» **OBJECTIVE 1**: Write out the stretch of the earnings call transcript from "I will now hand the presentation back" through "Alcaraz from Apalache Research.".
» **OBJECTIVE 2**:
Answer these questions using the earnings call transcript:
(a) How many parts did GISEderlan machine in 2023?
(b) What was the full-year EBITDA, and at what margin?
(c) What did net debt stand at as of December 31, 2023?

» **TEXT BLOCK**:
In 2023, GISEderlan, our JV with FagorEderlan, which specializes in machining of iron components for the automotive sector, machined over 3 million parts. This volume translates to more than $67 million in sales with double-digit margins. For this plant, we have approved an expansion of its production facility, increasing machining capacity and castings demand for Draxton in North America.
I will now hand the presentation over to Saul Castaneda, our CFO.
Thank you, Jorge, and good morning to everyone. During the fourth quarter, our company's final performance continued to show a positive trend in sales on an annual basis. This growth was primarily driven by increased casting and machining volumes, booked by the successful implementation of new programs that enhance our production capabilities and the increasing demand from our global customer base. Revenue for the quarter totaled $244 million, marking a 3% year-over-year growth, largely attributed to the record volumes achieved at Draxton. For the full year, revenue rose by 6%, reaching $1 billion. In the fourth quarter 2023, GIS reported an EBITDA of $20 million, showing a sequential improvement and 18% of growth quarter-over-quarter.
EBITDA performance throughout the year reflects the costs associated to product launches and establishing of new manufacturing lines, coupled with the negative effects of the Mexican peso appreciation. For the full year, EBITDA was $79 million with a margin of 8%. By the end of 2023, GIS CapEx reached over $120 million. The new contracts secured throughout the year position us to target $180 million in annual revenues, which are expected to be realized within the next 18 to 24 months, aligning to our ongoing expansion in casting, machining and plating capabilities.
Given the evolving dynamics within the automotive industry, we forecast a 2024 CapEx of around $100 million, which includes payments of some of the investments on ramp-up enabling us to remain capturing new production programs and consolidate our increased installed capacity.
As proof of our commitment to optimizing cash flow as of December 31, 2023, our net debt stood at $171 million, with a net leverage ratio of 2.2x. Although the leverage ratio increased compared to last quarter primarily due to a lower last 12 months EBITDA figure, our financial position remains solid. We expect this indicator to further strengthen aligned with the projected profitability enhancement for next periods. Last, but not least, we are moving forward on refinancing options in 2024 to further improve our debt maturity profile and having a strong balance sheet.
I will now hand the presentation back over to Jorge.
Thank you, Saul. In conclusion, looking ahead to 2024, we maintain an optimistic outlook sustained by our enhanced production capacity and product portfolio, which are certainly aimed to increase our market share. In this sense, we are well positioned to capitalize on industry relevant trends, such as the nearshoring in Mexico and the ongoing global [indiscernible]. Concurrently, we are committed to expand our productivity and efficiency initiatives to advance in a path of profitable growth.
With this, I conclude my remarks for today. Thank you all for your attention. And now we can start the Q&A session. Thank you.
[Operator Instructions] Our first question comes from Carlos Alcaraz from Apalache Research.
This is Andre from Apalache Research. The first one is regarding expectations. In what range do you estimate EBITDA to the [ entry in ] 2024? And in the report you mentioned expansion in machining productions for JV, how much do you expect to invest in the [ expansion ]?
Okay, I will start. Thank you for your question. I'm glad to having you here. As you know, we do not provide any guidance. But we can say that we are confident about a major improvement in our EBITDA levels. I will say we are forcing a double-digit EBITDA margin during 2024, mainly driven by higher volumes, price increases, value-added processes and efficiency and productivity.
I don't know if you want to add something, Jorge?
I think that's clear for the EBITDA, but I didn't get the second question well.

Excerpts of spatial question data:
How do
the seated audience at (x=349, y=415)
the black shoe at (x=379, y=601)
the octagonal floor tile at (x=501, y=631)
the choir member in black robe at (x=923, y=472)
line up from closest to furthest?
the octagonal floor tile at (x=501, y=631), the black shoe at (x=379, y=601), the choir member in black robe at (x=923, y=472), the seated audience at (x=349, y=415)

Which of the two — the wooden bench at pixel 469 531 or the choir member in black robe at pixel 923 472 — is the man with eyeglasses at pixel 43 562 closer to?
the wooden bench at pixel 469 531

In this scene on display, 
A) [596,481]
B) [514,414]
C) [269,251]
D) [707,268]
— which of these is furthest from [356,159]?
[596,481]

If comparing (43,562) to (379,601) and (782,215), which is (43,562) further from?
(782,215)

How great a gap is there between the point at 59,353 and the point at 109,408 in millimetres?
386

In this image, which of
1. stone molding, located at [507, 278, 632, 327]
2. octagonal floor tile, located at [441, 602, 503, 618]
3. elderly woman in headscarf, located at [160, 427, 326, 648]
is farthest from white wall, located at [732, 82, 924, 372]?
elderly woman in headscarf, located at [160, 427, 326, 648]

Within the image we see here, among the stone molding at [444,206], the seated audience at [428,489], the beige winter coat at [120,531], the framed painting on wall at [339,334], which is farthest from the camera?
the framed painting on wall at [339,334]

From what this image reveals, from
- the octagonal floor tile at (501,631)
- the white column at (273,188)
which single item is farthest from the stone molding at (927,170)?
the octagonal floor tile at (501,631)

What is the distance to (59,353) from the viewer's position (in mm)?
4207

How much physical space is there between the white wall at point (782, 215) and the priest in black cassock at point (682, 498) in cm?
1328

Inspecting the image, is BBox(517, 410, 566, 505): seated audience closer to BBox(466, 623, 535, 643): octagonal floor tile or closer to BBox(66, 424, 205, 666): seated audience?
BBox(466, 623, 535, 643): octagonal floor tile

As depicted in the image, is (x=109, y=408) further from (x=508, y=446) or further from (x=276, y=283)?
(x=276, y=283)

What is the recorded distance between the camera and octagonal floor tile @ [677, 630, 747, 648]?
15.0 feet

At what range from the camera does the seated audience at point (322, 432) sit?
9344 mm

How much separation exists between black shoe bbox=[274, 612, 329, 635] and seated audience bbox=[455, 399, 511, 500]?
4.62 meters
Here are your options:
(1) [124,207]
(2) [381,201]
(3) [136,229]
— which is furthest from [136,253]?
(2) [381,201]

» **FULL OUTPUT 1**:
I will now hand the presentation back over to Jorge.
Thank you, Saul. In conclusion, looking ahead to 2024, we maintain an optimistic outlook sustained by our enhanced production capacity and product portfolio, which are certainly aimed to increase our market share. In this sense, we are well positioned to capitalize on industry relevant trends, such as the nearshoring in Mexico and the ongoing global [indiscernible]. Concurrently, we are committed to expand our productivity and efficiency initiatives to advance in a path of profitable growth.
With this, I conclude my remarks for today. Thank you all for your attention. And now we can start the Q&A session. Thank you.
[Operator Instructions] Our first question comes from Carlos Alcaraz from Apalache Research.

» **FULL OUTPUT 2**:
(a) Over 3 million parts.
(b) $79 million, with a margin of 8%.
(c) $171 million.